Re: Encodings. Paul Schlie 12 Feb 2004 21:09 UTC

> bear <xxxxxx@sonic.net>:
>
>> On Thu, 12 Feb 2004, Ken Dickey wrote:
>>
>> I assume that it is useful to distinguish the two goals of extending
>> programming language identifiers and processing Unicode data.
>
> For temporary solutions and bandaids, yes.  But scheme is a lisp, and
> our code is data and our data is code.  Our identifier-naming rules,
> ultimately, *can* affect our program behavior, where with C and similar
> languages, it cannot.
>
> Every implementation that deals with Unicode at all seriously is going
> to have to create rules for distinguishing Unicode identifiers, and to
> the extent that they adopt *different* rules, there will be enduring
> and sometimes very subtle portability problems, and bugs where code
> works slightly differently on one system than it does on another

As Ken properly pointed out, and which should be abundantly clear to most
by now; attempting to enable scheme to more conveniently process text
encoded in an arbitrary character set, is distinctly different than
attempting to enable scheme to utilize arbitrary characters within its
program identifier/comment definitions.

While the first is arguably noble, the second would be clearly a mistake.

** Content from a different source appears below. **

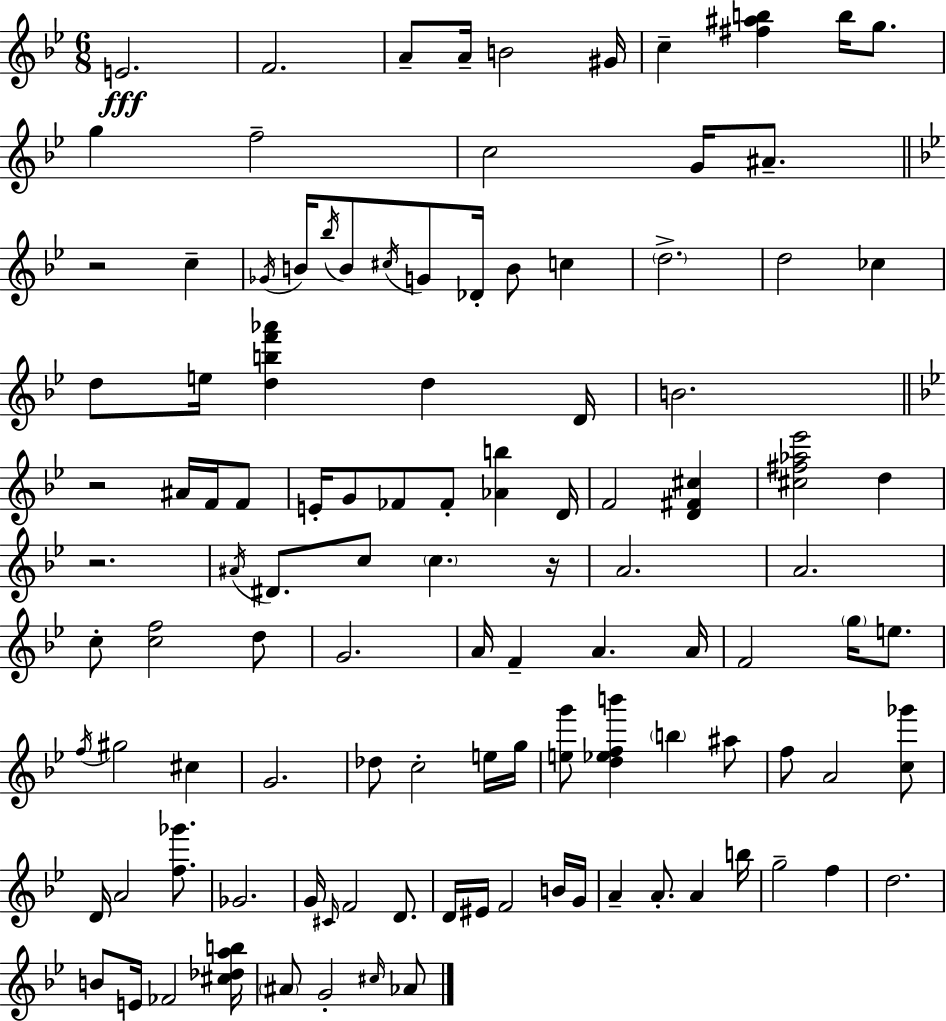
E4/h. F4/h. A4/e A4/s B4/h G#4/s C5/q [F#5,A#5,B5]/q B5/s G5/e. G5/q F5/h C5/h G4/s A#4/e. R/h C5/q Gb4/s B4/s Bb5/s B4/e C#5/s G4/e Db4/s B4/e C5/q D5/h. D5/h CES5/q D5/e E5/s [D5,B5,F6,Ab6]/q D5/q D4/s B4/h. R/h A#4/s F4/s F4/e E4/s G4/e FES4/e FES4/e [Ab4,B5]/q D4/s F4/h [D4,F#4,C#5]/q [C#5,F#5,Ab5,Eb6]/h D5/q R/h. A#4/s D#4/e. C5/e C5/q. R/s A4/h. A4/h. C5/e [C5,F5]/h D5/e G4/h. A4/s F4/q A4/q. A4/s F4/h G5/s E5/e. F5/s G#5/h C#5/q G4/h. Db5/e C5/h E5/s G5/s [E5,G6]/e [D5,Eb5,F5,B6]/q B5/q A#5/e F5/e A4/h [C5,Gb6]/e D4/s A4/h [F5,Gb6]/e. Gb4/h. G4/s C#4/s F4/h D4/e. D4/s EIS4/s F4/h B4/s G4/s A4/q A4/e. A4/q B5/s G5/h F5/q D5/h. B4/e E4/s FES4/h [C#5,Db5,A5,B5]/s A#4/e G4/h C#5/s Ab4/e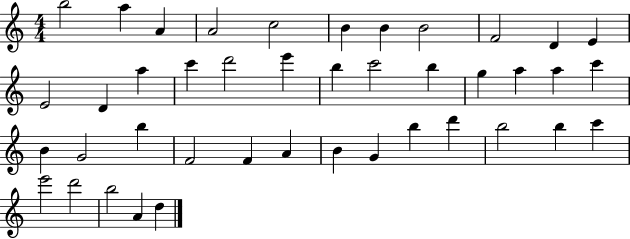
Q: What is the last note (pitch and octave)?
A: D5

Since scheme's presently specified required character-set (not encoding)
is already by-design a subset of the most broadly utilized character-sets;
programs (including identifier and comment definitions) are easily and
unambiguously transcodeable between any of these more broadly utilized
character-sets; thereby enabling scheme program code to be "portable".

Attempting to enable scheme programs to utilize characters within it's
identifier and comment definitions, which are themselves not a pure
subset of most broadly utilized character-set definitions, will enable
the specification of scheme programs with are not easily and unambiguously
transcodeable between arbitrary broadly utilized character sets, therefore
"not portable"; which doesn't seem too clever or noble.

If this distinction is understood, and taken to heart; most of the
discussions revolving around ambiguities associated with the potential use
of arbitrary Unicode characters within scheme program text disappear; in
turn enabling discussions to focus on the potential extension of scheme to
support more conveniently the expression of algorithms which process text
which may be composed of arbitrary character-set characters, beyond those
which portable scheme programs may be composed of themselves.

(actually, it seems that the specification of anything beyond the trivial
enabled use of extended character-sets is likely premature, given what
appears to be limited practical experience with potential solutions within
the community. Maybe a few straw-man solutions which have at least been
somewhat "rung out" through trial application code development needs to
occur first?)

-paul-